** START OF TEXT TO READ **

You know that feeling: feeling regret over the one that got away. It might be those perfect jeans that seemed expensive at the time, or that event you didn’t attend that was scattered all over your friends’ social feeds. Or maybe it was something bigger: a job offered and turned down, the opportunity to move to a different city or country, or just something you turned down and have always wondered, Was that the one decision that would have changed everything forever?
My partner and I faced this decision five years ago. We had just married, and were happily reveling in the glow from our wedding. We were surrounded that day by our tribe in Perth, Western Australia. I had recently found out I was pregnant with our first child, and would be sharing that pregnancy with not one, but three of my closest friends! Our due dates were only weeks apart.
It was then that my husband was offered an incredible work opportunity that would involve moving across the globe. This was a year before we would have been in a position to take it without question. But when it was offered, it seemed like it was too much. The idea of moving to a new city with no support and having a baby was scary. And we were so happy where we were.
So he turned it down. I could say he did that for for the two of us, but that wouldn’t entirely be true. He really turned it down for me. We choose to pass up the opportunity for friends, family, and the lifestyle we led. These external influences definitely played a large role in our choice. But it’s also possible that we passed it up because I was not looking into the future clearly. I let the opportunity go because I thought if we were happy where we were right then, we would be happy that way forever.
When I realized we might have missed out
It was a year later that I started to feel we might have missed out, and that perhaps we made the wrong decision. Over the next few years, things did get a lot harder. I was home raising two children, and my husband was clearly enjoying his job less. And frankly, the money started to matter. Every month we were stretched financially, and I felt guilty that it had been my demands that put us there.
The hardest part of coping with the opportunity we didn’t take was the what-ifs. What if we had taken it? Would things be easier? Would we be economically more stable? Would be more able to participate in the activities we enjoyed? Would we have more freedom? Would we be better able to provide for our children? Would we be happier?
Since it was ultimately my decision, I harbored a lot of guilt for deciding to stay. And for a long time, that was where I resided: in the regret of a decision I made for my family. Living in regret means living in the past. And living in the past was not going to be an asset in creating the future I wanted — nor would it allow me to ever be content in the present.
I knew had to change, as regret was getting me nowhere.
The Silver Lining
I started by taking the silver lining approach. I focused on what was around us, and what we would be missing out on if we had left. I practised gratitude. And I shared my sadness for the missed opportunity. I spoke about the silver lining, and how grateful we were to have that.
But there is a problem with this approach.
I didn’t realize it until a close friend made a remark to me. It was during a conversation about that missed opportunity. I was talking about how it was okay we had missed it, because there were so many great reasons to be here. She turned to me and said “Well, we’re very happy you stayed. You know, we really would have missed you if you’d left.”

** END OF TEXT TO READ **
** START OF STORED DATA **

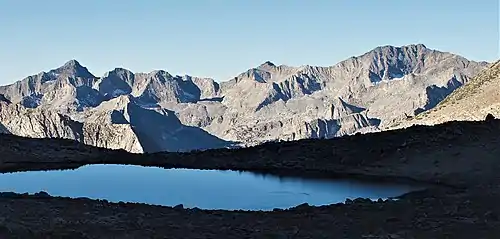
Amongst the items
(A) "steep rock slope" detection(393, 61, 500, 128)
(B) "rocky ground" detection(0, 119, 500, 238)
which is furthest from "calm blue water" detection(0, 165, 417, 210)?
(A) "steep rock slope" detection(393, 61, 500, 128)

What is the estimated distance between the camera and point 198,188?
28562 millimetres

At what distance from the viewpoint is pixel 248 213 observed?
21.0m

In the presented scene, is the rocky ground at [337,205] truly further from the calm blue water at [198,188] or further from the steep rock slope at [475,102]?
the steep rock slope at [475,102]

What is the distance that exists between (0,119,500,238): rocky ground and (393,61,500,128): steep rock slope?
55788 mm

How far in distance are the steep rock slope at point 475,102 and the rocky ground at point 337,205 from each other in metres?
55.8

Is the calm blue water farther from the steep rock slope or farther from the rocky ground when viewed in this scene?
the steep rock slope

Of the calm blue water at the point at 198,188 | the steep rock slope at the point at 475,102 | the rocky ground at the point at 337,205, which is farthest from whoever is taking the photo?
the steep rock slope at the point at 475,102

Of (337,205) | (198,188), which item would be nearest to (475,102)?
(198,188)

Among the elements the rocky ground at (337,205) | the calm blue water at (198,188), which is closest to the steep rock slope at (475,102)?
the rocky ground at (337,205)

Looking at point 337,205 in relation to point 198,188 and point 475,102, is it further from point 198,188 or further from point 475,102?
point 475,102

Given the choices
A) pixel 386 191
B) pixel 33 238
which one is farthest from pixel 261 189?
pixel 33 238

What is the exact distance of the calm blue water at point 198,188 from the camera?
83.1 ft

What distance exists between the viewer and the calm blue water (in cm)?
2534

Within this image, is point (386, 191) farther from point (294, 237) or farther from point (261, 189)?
point (294, 237)
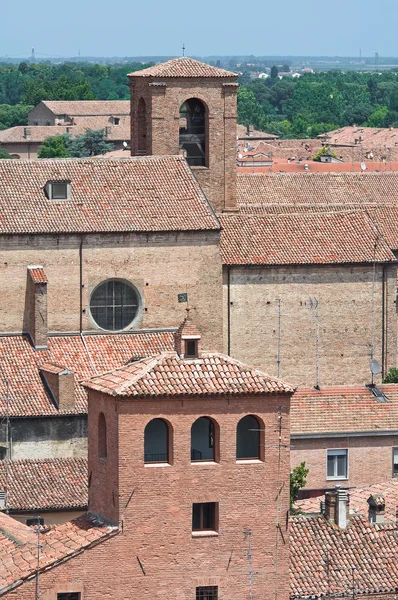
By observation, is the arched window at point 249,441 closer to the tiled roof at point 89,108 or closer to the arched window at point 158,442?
the arched window at point 158,442

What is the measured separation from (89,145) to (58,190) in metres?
78.4

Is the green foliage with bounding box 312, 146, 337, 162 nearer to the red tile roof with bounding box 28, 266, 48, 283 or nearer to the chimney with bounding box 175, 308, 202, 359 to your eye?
the red tile roof with bounding box 28, 266, 48, 283

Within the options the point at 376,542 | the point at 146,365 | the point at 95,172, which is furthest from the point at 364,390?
the point at 146,365

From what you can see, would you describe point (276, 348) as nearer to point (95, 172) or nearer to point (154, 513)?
point (95, 172)

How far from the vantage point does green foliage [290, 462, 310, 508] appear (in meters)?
43.9

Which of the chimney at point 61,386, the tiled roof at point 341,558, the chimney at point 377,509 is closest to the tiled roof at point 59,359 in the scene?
the chimney at point 61,386

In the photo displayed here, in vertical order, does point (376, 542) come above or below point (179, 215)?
below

** END OF STORED DATA **

- YOUR TASKS:
**a)** Copy the passage of the essay on regret from "Since it was" up to and including "with this approach.".
**b)** Carry on the essay about the turned-down job offer, starting after its last sentence.

- TASK RESULTS:
**a)**
Since it was ultimately my decision, I harbored a lot of guilt for deciding to stay. And for a long time, that was where I resided: in the regret of a decision I made for my family. Living in regret means living in the past. And living in the past was not going to be an asset in creating the future I wanted — nor would it allow me to ever be content in the present.
I knew had to change, as regret was getting me nowhere.
The Silver Lining
I started by taking the silver lining approach. I focused on what was around us, and what we would be missing out on if we had left. I practised gratitude. And I shared my sadness for the missed opportunity. I spoke about the silver lining, and how grateful we were to have that.
But there is a problem with this approach.

**b)**
And that’s when it hit me: We did, in fact, have a wonderful community where we were. And we would have lost that if we had left.
What I realized was that by focusing on the silver lining of what we missed, we were making our present second best. By seeing our life as the silver lining, we were making the other option always better. We were creating and sustaining the idea that what we had chosen wrong. It was second best, and the opportunity we missed would always be the one that got away.
Even if in reality it wasn’t the best opportunity, we were MAKING it so.
I have done a lot differently since that realization.
5 ways to move past regret and make your present the priority
- The best choice is the one you make. The worst possible outcome is when a decision happens due to inaction. When that happens, you have no control. Even if you regret it later, making a choice is always better than having a choice made for you.
- Stop idealizing the unknown. There is no way of knowing exactly how life would have panned out differently. It’s easy to idealize the one that got away. In doing so, we forget that when we made that decision, we had reasons to say no. Those reasons might seem insignificant now, but they mattered at the time. To bring out an old cliche, hindsight is 20/20. And it is so easy to judge after the fact. Circumstances will always change. It’s essential to maintain confidence in your ability to make the right decisions, both now and in the future.
- Know the details of why you feel you missed an opportunity. What exactly is it that you think you missed out on? In our case, was it the job itself? The economic security? Feeling stuck and wanting a change? If you can work out exactly what it is you missed out on, it might become clear that you actually didn’t miss the opportunity at all. Was it really about those jeans you didn’t buy – or do you really just want some pants that make you feel sexy and confident? Was it the job you turned down, or are you feeling stuck in your current role and this was just an opportunity to get out?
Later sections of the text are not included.